A longo prazo, alguns reformadores defendem até o retorno ao modelo do início do século XIX, em que vários membros eram eleitos em um único distrito, como forma de garantir maior justiça e competição eleitoral.
Mesmo assim, a aprovação de legislação federal que imponha regras claras continua sendo a estratégia mais viável para evitar que o país mergulhe em uma corrida desenfreada de manipulação eleitoral.
Os republicanos nunca demonstraram grande interesse nesse tipo de trégua, mas a perspectiva de um confronto prolongado — que Sam Wang descreve como “uma situação de crise dos mísseis cubanos de manipulação eleitoral” — pode convencer alguns legisladores a reconsiderar. Sem essa intervenção, os Estados Unidos correm o risco de entrar em um cenário distorcido, em que os governantes escolhem seus eleitores, e não o contrário.

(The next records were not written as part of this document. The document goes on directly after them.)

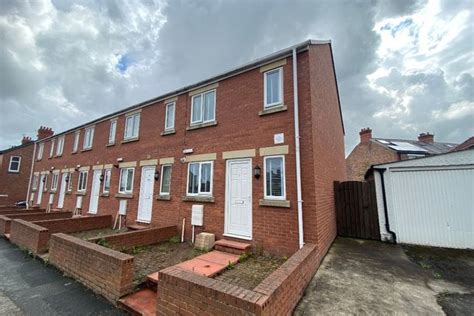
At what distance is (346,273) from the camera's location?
17.3 feet

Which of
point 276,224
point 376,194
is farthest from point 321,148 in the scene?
point 376,194

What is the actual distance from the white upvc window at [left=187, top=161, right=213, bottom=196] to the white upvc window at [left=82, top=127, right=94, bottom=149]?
383 inches

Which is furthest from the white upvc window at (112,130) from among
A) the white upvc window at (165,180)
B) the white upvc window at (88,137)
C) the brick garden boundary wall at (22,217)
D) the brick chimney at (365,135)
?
the brick chimney at (365,135)

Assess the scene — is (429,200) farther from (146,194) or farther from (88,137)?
(88,137)

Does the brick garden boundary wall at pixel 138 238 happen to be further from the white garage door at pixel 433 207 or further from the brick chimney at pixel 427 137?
the brick chimney at pixel 427 137

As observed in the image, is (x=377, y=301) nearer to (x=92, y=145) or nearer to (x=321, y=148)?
(x=321, y=148)

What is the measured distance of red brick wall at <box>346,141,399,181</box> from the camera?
18.8 m

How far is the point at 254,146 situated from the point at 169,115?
5159 millimetres

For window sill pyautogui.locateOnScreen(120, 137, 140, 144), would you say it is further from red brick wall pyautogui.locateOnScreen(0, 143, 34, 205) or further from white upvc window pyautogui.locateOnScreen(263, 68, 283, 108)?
red brick wall pyautogui.locateOnScreen(0, 143, 34, 205)

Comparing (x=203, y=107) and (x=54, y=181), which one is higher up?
(x=203, y=107)

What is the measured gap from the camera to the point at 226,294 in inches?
118

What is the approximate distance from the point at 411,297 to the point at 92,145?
653 inches

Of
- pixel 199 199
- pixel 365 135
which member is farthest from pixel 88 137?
pixel 365 135

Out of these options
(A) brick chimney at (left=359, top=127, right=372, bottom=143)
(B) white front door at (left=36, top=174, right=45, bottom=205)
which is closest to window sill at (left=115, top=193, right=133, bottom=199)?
(B) white front door at (left=36, top=174, right=45, bottom=205)
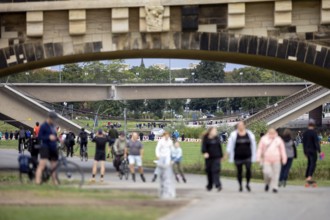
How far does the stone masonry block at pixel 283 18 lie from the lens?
3512 cm

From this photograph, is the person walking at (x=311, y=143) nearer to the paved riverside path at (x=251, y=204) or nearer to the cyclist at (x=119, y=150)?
the paved riverside path at (x=251, y=204)

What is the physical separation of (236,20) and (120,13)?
357cm

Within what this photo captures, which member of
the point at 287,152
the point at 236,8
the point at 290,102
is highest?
the point at 236,8

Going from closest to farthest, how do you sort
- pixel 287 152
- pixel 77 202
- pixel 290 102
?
pixel 77 202
pixel 287 152
pixel 290 102

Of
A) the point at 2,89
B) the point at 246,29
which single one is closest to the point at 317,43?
the point at 246,29

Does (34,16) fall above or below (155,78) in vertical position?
above

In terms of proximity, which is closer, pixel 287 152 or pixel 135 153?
pixel 287 152

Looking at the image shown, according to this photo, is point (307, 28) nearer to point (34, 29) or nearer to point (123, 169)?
point (123, 169)

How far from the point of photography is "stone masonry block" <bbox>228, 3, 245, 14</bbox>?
35094 millimetres

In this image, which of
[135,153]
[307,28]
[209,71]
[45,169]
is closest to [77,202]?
[45,169]

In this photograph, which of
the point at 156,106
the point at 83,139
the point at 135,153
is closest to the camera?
the point at 135,153

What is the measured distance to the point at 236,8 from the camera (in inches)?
1385

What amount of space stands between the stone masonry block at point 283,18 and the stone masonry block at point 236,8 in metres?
1.04

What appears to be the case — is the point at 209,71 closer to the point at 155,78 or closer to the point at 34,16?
the point at 155,78
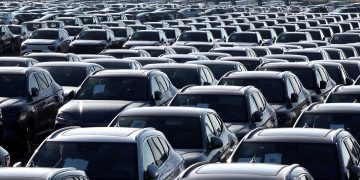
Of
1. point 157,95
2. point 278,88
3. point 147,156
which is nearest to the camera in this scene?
point 147,156

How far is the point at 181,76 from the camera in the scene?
21297 mm

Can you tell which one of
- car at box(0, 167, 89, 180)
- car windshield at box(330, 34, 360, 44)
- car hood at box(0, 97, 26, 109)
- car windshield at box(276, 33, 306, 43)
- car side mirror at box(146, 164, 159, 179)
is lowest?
car windshield at box(330, 34, 360, 44)

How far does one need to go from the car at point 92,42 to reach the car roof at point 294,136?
2373 centimetres

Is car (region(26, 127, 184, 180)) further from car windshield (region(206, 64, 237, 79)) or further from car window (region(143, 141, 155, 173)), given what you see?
car windshield (region(206, 64, 237, 79))

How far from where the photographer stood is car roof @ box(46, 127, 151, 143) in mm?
11008

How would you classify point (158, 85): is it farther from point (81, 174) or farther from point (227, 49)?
point (227, 49)

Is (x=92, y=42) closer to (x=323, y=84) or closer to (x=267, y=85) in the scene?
(x=323, y=84)

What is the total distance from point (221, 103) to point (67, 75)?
6056 mm

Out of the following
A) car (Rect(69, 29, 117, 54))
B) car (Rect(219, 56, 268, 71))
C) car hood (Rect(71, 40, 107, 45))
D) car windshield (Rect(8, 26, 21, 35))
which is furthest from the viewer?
car windshield (Rect(8, 26, 21, 35))

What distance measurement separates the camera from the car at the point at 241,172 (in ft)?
28.4

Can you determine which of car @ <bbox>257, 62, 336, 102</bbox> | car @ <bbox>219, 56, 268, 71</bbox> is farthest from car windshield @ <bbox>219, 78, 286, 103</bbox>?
car @ <bbox>219, 56, 268, 71</bbox>

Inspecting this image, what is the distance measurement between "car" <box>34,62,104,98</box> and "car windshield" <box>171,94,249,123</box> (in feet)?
17.4

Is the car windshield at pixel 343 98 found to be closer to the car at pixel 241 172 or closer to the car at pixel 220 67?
the car at pixel 220 67

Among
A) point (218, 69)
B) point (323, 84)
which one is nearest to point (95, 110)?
point (323, 84)
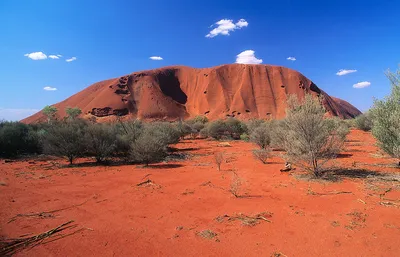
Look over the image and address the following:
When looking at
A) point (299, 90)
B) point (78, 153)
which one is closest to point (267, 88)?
point (299, 90)

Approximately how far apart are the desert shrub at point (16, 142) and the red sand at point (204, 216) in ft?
30.8

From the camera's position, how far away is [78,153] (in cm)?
1342

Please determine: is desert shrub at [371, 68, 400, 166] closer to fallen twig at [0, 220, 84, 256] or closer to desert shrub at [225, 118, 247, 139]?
fallen twig at [0, 220, 84, 256]

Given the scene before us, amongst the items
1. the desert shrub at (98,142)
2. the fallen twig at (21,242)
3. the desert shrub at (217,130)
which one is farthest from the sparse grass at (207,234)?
the desert shrub at (217,130)

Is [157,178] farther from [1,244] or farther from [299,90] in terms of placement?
[299,90]

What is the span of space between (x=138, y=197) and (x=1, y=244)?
3.22 meters

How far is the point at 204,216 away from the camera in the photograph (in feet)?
17.1

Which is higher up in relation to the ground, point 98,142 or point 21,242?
point 98,142

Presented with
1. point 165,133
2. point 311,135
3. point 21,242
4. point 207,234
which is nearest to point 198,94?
point 165,133

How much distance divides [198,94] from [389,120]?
6861 cm

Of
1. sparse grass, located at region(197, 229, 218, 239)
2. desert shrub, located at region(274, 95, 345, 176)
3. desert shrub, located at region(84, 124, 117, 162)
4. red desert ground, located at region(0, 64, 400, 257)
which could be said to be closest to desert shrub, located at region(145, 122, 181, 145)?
desert shrub, located at region(84, 124, 117, 162)

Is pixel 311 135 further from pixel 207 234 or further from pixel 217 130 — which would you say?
pixel 217 130

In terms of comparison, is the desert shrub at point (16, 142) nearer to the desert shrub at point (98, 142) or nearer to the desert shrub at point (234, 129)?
the desert shrub at point (98, 142)

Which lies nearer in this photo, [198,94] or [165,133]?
[165,133]
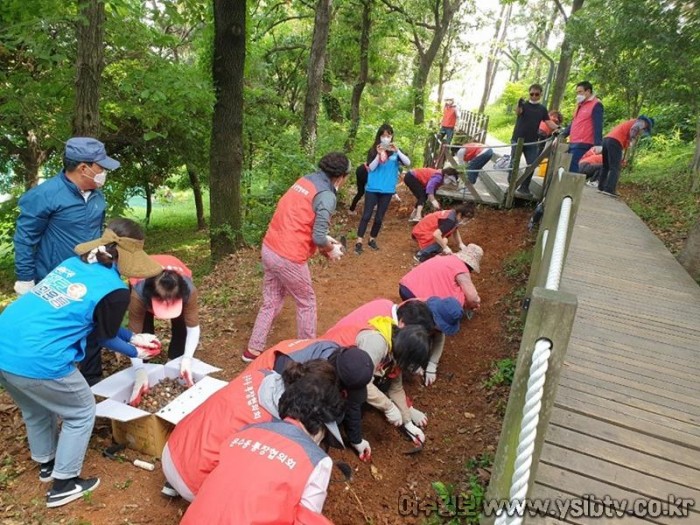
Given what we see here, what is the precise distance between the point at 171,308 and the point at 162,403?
0.69 meters

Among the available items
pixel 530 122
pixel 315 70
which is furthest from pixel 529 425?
pixel 315 70

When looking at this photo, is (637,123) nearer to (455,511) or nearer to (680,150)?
(455,511)

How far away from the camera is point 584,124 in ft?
24.1

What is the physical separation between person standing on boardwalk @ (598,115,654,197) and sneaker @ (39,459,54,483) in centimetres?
817

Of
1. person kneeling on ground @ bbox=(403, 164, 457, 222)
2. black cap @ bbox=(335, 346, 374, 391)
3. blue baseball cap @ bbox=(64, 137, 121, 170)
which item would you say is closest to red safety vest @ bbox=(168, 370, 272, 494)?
black cap @ bbox=(335, 346, 374, 391)

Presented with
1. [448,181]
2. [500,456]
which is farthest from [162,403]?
[448,181]

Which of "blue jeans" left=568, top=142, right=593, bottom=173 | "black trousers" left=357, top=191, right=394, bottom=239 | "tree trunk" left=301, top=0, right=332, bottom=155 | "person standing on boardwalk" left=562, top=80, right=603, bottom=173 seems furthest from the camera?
"tree trunk" left=301, top=0, right=332, bottom=155

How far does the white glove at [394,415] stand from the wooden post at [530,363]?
1.23 meters

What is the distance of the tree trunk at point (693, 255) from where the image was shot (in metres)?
5.36

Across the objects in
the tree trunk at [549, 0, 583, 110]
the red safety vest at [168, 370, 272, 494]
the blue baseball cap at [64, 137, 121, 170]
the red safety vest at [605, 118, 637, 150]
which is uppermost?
the tree trunk at [549, 0, 583, 110]

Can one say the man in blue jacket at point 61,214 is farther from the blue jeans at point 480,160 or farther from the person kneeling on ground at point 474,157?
the blue jeans at point 480,160

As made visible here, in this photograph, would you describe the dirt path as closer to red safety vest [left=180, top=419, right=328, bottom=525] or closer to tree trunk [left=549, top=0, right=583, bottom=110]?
red safety vest [left=180, top=419, right=328, bottom=525]

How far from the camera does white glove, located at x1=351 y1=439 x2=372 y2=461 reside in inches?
125

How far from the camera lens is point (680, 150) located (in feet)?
45.1
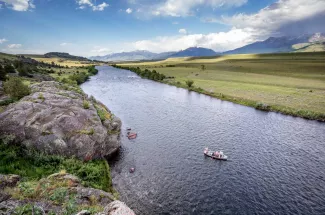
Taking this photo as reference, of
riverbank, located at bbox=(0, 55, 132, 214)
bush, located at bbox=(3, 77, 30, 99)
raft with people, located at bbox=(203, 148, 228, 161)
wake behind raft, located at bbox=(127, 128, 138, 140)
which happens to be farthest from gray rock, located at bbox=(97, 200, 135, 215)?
bush, located at bbox=(3, 77, 30, 99)

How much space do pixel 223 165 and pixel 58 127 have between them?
34.3 m

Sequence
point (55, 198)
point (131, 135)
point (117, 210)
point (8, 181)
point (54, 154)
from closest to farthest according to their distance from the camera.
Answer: point (117, 210) < point (55, 198) < point (8, 181) < point (54, 154) < point (131, 135)

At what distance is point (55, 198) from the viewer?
21.8m

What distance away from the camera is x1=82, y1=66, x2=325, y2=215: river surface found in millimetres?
33656

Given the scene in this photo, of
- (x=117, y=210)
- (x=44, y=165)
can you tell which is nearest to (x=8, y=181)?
(x=44, y=165)

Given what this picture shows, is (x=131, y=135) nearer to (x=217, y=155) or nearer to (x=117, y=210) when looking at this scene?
(x=217, y=155)

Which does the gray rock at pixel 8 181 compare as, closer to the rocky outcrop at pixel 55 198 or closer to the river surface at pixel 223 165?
the rocky outcrop at pixel 55 198

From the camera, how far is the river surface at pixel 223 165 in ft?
110

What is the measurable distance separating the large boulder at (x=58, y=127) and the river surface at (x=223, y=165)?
6.55 metres

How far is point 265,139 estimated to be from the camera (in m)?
58.0

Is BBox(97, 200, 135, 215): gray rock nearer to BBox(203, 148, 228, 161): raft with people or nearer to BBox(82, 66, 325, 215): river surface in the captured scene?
BBox(82, 66, 325, 215): river surface

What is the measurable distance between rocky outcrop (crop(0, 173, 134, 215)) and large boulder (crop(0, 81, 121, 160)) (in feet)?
37.7

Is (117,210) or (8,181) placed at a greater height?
(117,210)

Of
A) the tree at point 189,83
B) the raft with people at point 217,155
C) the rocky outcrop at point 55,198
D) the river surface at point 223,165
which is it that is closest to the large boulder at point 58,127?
the river surface at point 223,165
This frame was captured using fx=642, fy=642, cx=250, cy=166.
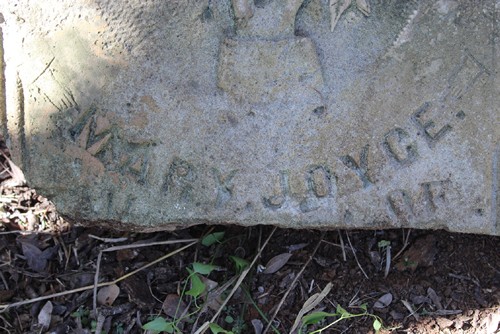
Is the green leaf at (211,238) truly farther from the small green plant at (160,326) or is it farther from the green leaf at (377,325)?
the green leaf at (377,325)

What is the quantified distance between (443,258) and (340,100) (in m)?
0.63

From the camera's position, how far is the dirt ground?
1774mm

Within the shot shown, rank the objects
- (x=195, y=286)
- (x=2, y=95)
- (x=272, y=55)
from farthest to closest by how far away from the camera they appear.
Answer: (x=195, y=286), (x=2, y=95), (x=272, y=55)

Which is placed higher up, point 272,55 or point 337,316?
point 272,55

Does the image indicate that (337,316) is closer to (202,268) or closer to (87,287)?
(202,268)

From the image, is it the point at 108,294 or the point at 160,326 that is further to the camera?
the point at 108,294

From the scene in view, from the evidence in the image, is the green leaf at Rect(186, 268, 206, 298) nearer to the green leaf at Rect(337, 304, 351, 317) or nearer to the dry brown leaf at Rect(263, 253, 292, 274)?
the dry brown leaf at Rect(263, 253, 292, 274)

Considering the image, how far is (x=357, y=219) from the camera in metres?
1.52

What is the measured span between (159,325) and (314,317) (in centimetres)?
41

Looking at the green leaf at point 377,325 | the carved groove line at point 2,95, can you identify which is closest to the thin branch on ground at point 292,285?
the green leaf at point 377,325

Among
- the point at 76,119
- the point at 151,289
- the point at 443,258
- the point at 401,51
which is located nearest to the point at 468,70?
the point at 401,51

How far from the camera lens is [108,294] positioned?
1.89m

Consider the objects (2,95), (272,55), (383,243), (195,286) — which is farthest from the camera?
(383,243)

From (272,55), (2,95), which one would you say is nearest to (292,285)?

O debate sobre o redistritamento, portanto, não é apenas uma questão técnica: é uma disputa sobre a própria essência da democracia americana e sobre a capacidade da população de influenciar quem a representa.
E enquanto o Texas se prepara para seu próximo capítulo nesse embate, a atenção de todo o país se volta para a possibilidade de um novo equilíbrio partidário — ou para um cenário ainda mais polarizado e rígido, onde a competição e a justiça eleitoral ficam cada vez mais ameaçadas.